抜粋:
早くライブでバンドを背負って披露したいなという思いが強いですし、実際出来上がったCM内で流れているのを見て、改めてこの曲を見つめ直せたというか、自分で作った曲であることを忘れるぐらい新鮮な気持ちで聴きました。CMに出演している方も実際の東洋建設の社員さんでして。そのひとりひとりの瞳の輝きというか、目に闘志というかちゃんと光があって、この曲の意味をもう一度改めて教えてもらったというか。

――アウトロもいいですね。小林さんらしいロングトーンで。

ありがとうございます。なんで「う」の母音にしたのかわかんないですけど(笑)。でも、この「ハイライト」のようなロングトーンの曲をカラオケで歌ったら気持ちいいじゃないですか。そこも意識して作りました。

――新鮮な曲ですけど、そこは小林さんらしさだなと思いました。

自分の良い部分は残しつつできました。

――そして恒例になった自主企画イベント『108の日』ですが、会場に渋谷eggmanを選んだのはここがライブアーティストの登竜門的な場所だからだそうですね。

そうですね。一度だけライブさせていただきましたが、やはり一度は自主企画でやりたいなと思いまして。

――どんなライブになりそうでしょうか。

自分の大好きなアーティストを呼んでライブをさせていただくという、本当に贅沢なイベントですが、Vivanz Edenという同い年で切磋琢磨してきたアーティストとやっと一緒にライブができるということで、僕自身もそのライブを楽しみます。ジャンルは全然違うし、音楽の幅は広いライブになりますけど、どういう化学反応が起きるのかというのは自分でも楽しみです。ちょっとセッションもしたいなというのも自分の中では思っていて、いろんなことをやろうと思っています。

――小林さんは弾き語りですか?

元データ:
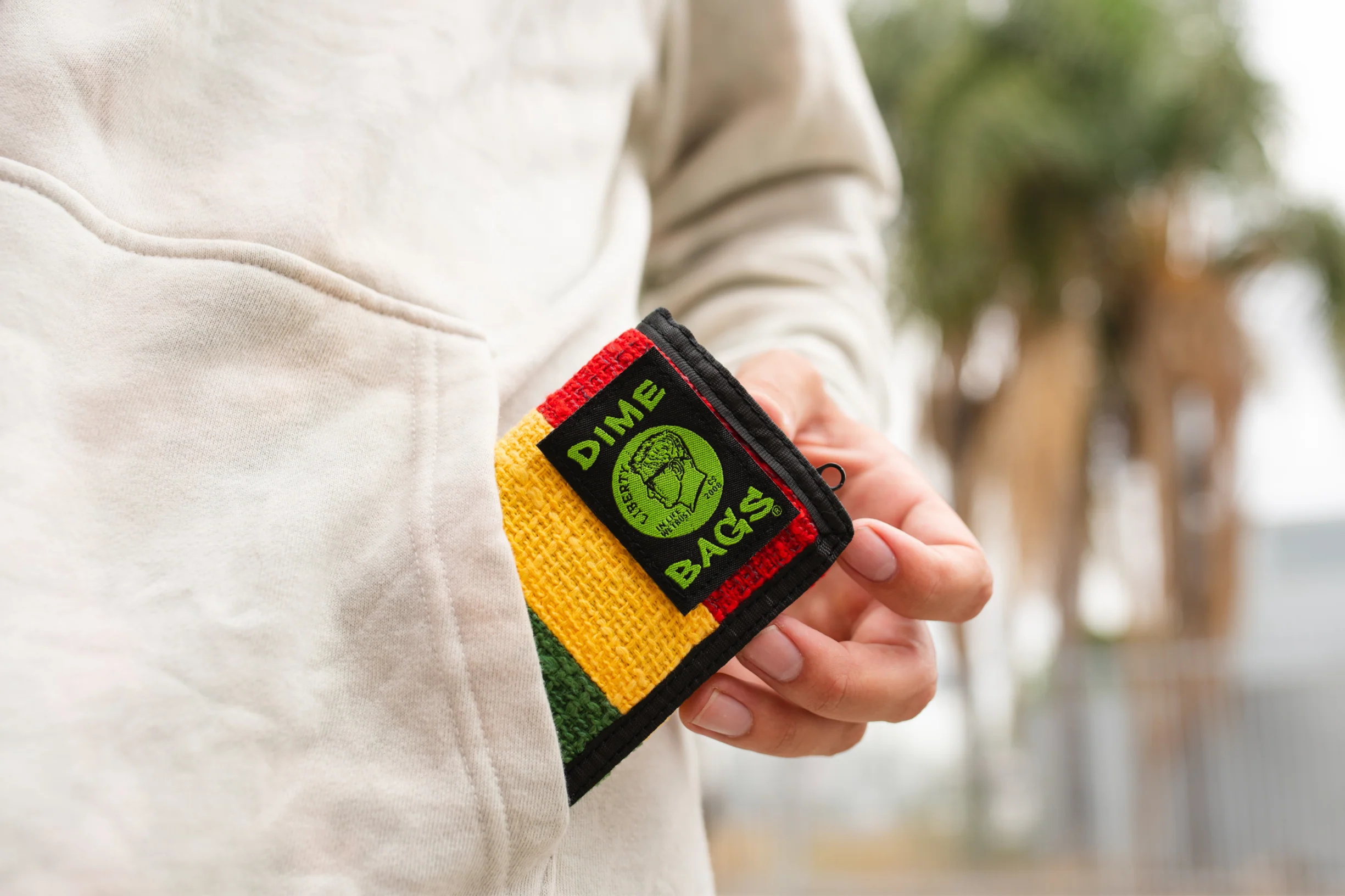 Tri-fold Wallet - Image 29
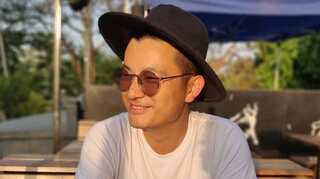 TV star Meiyang Chang called 'Corona' by two men on bike in Mumbai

取り組む課題: 抜粋の「早くライブでバンドを背負って」から「ゃないですか。そこも意識して作りました。」までを、両端の語句も含めて一字一句そのまま書き写してください。

記述回答:
早くライブでバンドを背負って披露したいなという思いが強いですし、実際出来上がったCM内で流れているのを見て、改めてこの曲を見つめ直せたというか、自分で作った曲であることを忘れるぐらい新鮮な気持ちで聴きました。CMに出演している方も実際の東洋建設の社員さんでして。そのひとりひとりの瞳の輝きというか、目に闘志というかちゃんと光があって、この曲の意味をもう一度改めて教えてもらったというか。

――アウトロもいいですね。小林さんらしいロングトーンで。

ありがとうございます。なんで「う」の母音にしたのかわかんないですけど(笑)。でも、この「ハイライト」のようなロングトーンの曲をカラオケで歌ったら気持ちいいじゃないですか。そこも意識して作りました。